Mr Koprowicz is one of about 1,300 graduates worldwide to have completed the course since its launch in July, 2007. Recently named the best in Australia – for the third consecutive year – by the Australian Associate of Graduate Employers, the programme is run from Melbourne, Johannesburg and Santiago, Chile by a consortium of institutions led by Melbourne Business School (MBS).

This year, as soaring commodity prices fuel further success in the sector, so attracting more graduates, BHP intends to increase its Australia intake to 300.

Kim Westwood, BHP graduate resourcing and development manager, says the programme has played “a huge role in terms of our ability to market to graduates”.

“We have done research on what are the three key things a graduate will consider when they are wanting to join an organisation. It comes down to what they have heard about the programme, our reputation and the career opportunities we provide.”

Previous BHP graduate schemes she says, did not offer an integrated induction. “I think it would be fair to say that it wasn’t taken seriously by graduates or by the organisation.”

To determine how a programme could inspire graduates to build a career with BHP and fast track them for leadership roles, the mining group interviewed “stakeholders”, spanning vice-presidents, senior executives, line supervisors and graduates, worldwide.

Mt Eliza Executive Education, part of MBS, was chosen alongside internationally renowned executive education providers, to work with BHP to develop a programme.

While a customised programme, by definition, is designed for one company to meet its specific development needs, the size and scope of the project led BHP “to be more closely involved than would otherwise be the case”, says Jayne Jennings, a senior consultant with MBS, who oversees the scheme.

Universidad Adolfo Ibáñez, a private university in Santiago, Chile, offers the programme to graduates in North and South America.
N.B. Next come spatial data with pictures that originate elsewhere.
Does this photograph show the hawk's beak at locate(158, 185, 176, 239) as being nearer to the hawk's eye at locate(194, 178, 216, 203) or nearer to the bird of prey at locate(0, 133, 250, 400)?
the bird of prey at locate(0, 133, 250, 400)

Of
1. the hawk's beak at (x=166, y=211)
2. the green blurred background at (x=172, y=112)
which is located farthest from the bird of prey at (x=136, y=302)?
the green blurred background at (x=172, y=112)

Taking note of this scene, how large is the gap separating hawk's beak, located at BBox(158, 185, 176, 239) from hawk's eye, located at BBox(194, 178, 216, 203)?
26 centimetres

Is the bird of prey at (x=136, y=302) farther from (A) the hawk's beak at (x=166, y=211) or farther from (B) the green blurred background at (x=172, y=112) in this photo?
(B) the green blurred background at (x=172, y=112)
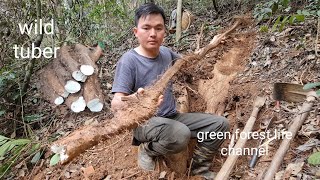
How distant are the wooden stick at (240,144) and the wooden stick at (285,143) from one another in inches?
11.0

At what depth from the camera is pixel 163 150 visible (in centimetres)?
249

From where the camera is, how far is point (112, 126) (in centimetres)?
208

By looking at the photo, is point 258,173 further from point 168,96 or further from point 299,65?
point 299,65

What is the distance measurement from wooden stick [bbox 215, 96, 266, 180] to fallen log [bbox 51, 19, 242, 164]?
0.70 m

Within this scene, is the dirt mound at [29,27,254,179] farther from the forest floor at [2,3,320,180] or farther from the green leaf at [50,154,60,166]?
the green leaf at [50,154,60,166]

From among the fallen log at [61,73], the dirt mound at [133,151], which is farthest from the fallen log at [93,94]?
the dirt mound at [133,151]

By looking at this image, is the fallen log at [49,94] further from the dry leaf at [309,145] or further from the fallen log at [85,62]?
the dry leaf at [309,145]

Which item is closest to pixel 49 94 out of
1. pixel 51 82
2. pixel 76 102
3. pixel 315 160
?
pixel 51 82

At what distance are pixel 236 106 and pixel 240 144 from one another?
0.89m

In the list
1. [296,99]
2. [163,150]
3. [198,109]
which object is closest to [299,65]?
[296,99]

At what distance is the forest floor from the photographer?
260 centimetres

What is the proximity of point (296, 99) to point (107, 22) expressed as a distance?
18.8ft

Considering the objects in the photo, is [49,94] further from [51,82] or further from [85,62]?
[85,62]

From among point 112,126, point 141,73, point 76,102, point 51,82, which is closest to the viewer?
point 112,126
The University of Cape Town Graduate School of Business deals with graduates working in Europe and in Africa, while Universitas 21 Global, the Singapore-based online university, provides the online component.

The programme has been built around 20 competencies that BHP uses to recruit graduates, such as teamwork, negotiation and the ability to manage conflict and has a “blended learning” approach, including residential sessions. Graduates meet regularly online to discuss work issues and individual development. While programme content is largely the same in each region, group activities can reflect local nuances.

“We try to make the learning groups as cross functional and diverse as we can to get them to see things from a different perspective,” says Ms Westwood. “In a lot of cases in our organisation, [employees] are working virtually so we try to embed that in the programme early on.”

The programme tries to create strong peer networks to support graduates as they advance through the organisation, though the technology used to connect the employees, who often work in isolated locations, has not always been up to the task. While some aspects of the technology component work quite well, Ms Westwood concedes there are elements BHP would like to improve. “It was quite challenging to even find anyone that works well in that online university space.”

Ms Westwood says BHP has evaluated every element of the programme to ensure it is a worthwhile use of an employee’s time. “We want everything to impact on graduates, we want everything to build on something else.”